Coverages to Consider When Starting Your Architectural or Engineering Firm

Stephen Watson, MBA, CISR, Account Executive
Venturing out on your own and starting a new firm can feel overwhelming considering all that needs to be accomplished before accepting your first client. From writing a business plan to determining a budget, selecting an office location, building a website, buying software, and setting up systems, one may forget the critical task of purchasing insurance.

This step, like many other areas of starting your business, needs attention and guidance from a specialized insurance broker.  As a design professional, you absorb tremendous financial risk when you oversee the construction, rehabilitation, or design of a building.  Insurance is a risk transfer mechanism used to protect your business from financial loss. The purpose of this article is to provide an understanding of coverages to consider when starting a firm and to introduce additional coverages you may consider adding as your firm grows.

Professional Liability: Professional Liability insurance, sometimes referred to as errors and omissions insurance, covers your defense costs and/or settlement payments should your firm’s professional services or advice be found to be inadequate, contain errors, or fail to meet specifications.  It is essential to work with an insurance company and broker who specialize in your industry and can provide additional risk management services such as contract reviews, webinars, and education credits.

The cost of Professional Liability insurance varies depending upon your projected annual revenue, your areas of discipline, the anticipated project types, and policy limits. Typically, most contracts require a limit of $1 million or higher.

Business Owners Policy (BOP): A BOP includes multiple coverage sections including losses related to:

  • property damage
  • business income and extra expense (if business operations are suspended)
  • lawsuits and claims related to property damage, bodily injury, personal injury or advertising injury resulting from your firm’s actions or location

The premium is based upon your location, policy limits, estimated payrolls, and other factors specific to your operations. Typically, most contracts require at least a limit of $1 million per claim and a $2 million aggregate.

Other Coverages to Consider: As your firm grows and you add even one employee, there are additional coverages to consider, some of which are required by law.

  • Workers Compensation is required by law in most states to be carried by a business with employees. Workers compensation provides coverage for employee-related accidents and employer liability lawsuits brought against the company for a work-related injury.
  • Cyber Liability helps your firm survive data breaches and cyber attacks by paying for recovery and notification expenses. It is essential to run system backups multiple times a day or at least once a day, as a cyber policy will not be of much benefit in data restoration if the backup data is old.
  • Employment Practices Liability covers your firm for claims made by employees for alleged discrimination, harassment, wrongful termination, and other employment-related issues.
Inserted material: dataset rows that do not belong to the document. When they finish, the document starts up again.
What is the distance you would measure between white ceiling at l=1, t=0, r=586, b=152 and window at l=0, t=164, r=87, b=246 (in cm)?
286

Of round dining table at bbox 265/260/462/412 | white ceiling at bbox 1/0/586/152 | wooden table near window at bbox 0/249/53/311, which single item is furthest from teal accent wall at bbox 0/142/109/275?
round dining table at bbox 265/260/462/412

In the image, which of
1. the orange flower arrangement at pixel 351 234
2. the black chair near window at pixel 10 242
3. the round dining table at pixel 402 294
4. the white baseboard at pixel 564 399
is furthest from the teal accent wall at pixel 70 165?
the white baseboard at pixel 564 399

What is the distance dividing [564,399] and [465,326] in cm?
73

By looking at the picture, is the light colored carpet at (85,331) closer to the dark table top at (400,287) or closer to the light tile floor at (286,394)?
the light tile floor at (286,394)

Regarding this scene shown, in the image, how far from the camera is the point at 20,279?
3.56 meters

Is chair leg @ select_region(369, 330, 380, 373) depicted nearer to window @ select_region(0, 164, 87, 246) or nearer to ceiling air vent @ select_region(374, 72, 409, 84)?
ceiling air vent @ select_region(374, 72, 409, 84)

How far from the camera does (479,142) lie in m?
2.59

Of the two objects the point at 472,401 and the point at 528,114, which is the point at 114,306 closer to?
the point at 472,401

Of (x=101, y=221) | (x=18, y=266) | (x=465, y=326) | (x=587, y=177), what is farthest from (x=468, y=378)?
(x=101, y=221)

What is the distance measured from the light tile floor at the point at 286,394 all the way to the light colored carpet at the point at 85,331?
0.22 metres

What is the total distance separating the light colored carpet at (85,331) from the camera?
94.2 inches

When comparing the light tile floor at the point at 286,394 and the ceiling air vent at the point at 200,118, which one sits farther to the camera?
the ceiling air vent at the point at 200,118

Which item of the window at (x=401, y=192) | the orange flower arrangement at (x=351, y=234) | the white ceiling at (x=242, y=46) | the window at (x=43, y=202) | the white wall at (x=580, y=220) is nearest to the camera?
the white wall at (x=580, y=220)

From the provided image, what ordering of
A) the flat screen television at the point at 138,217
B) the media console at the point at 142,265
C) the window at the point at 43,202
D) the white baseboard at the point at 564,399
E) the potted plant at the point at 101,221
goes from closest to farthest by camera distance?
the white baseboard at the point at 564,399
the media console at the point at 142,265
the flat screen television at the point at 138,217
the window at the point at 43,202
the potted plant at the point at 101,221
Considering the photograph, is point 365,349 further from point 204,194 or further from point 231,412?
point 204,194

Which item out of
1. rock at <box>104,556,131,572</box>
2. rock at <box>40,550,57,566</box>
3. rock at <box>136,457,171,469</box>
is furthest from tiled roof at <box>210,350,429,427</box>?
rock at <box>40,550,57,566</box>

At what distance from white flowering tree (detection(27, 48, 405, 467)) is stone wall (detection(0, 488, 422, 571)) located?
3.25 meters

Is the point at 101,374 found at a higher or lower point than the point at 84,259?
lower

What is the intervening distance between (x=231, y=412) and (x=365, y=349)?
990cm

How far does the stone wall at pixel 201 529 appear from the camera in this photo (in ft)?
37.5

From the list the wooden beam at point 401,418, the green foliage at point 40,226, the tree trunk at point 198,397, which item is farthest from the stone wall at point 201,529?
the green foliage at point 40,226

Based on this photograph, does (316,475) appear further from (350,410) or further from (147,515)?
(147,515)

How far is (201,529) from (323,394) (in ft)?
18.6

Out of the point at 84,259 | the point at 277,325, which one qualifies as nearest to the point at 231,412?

Some insurance companies offer training or have a help line for you to call if there is an issue. This coverage becomes essential as your firm grows.
  • Commercial Auto covers company-owned vehicles from liability or physical damage when involved in an accident. Other coverages can be added to include employee-owned autos used for business, leased vehicles, rental cars, etc.
  • Umbrella Coverage protects your firm from major claims and lawsuits by providing additional limits over your general liability, auto liability, and employer’s liability insurance.

As you can see, there is insurance available for just about any risk.  Having a knowledgeable insurance broker who also serves as a loss prevention advisor can be far more beneficial to your bottom line than merely looking for the cheapest premium.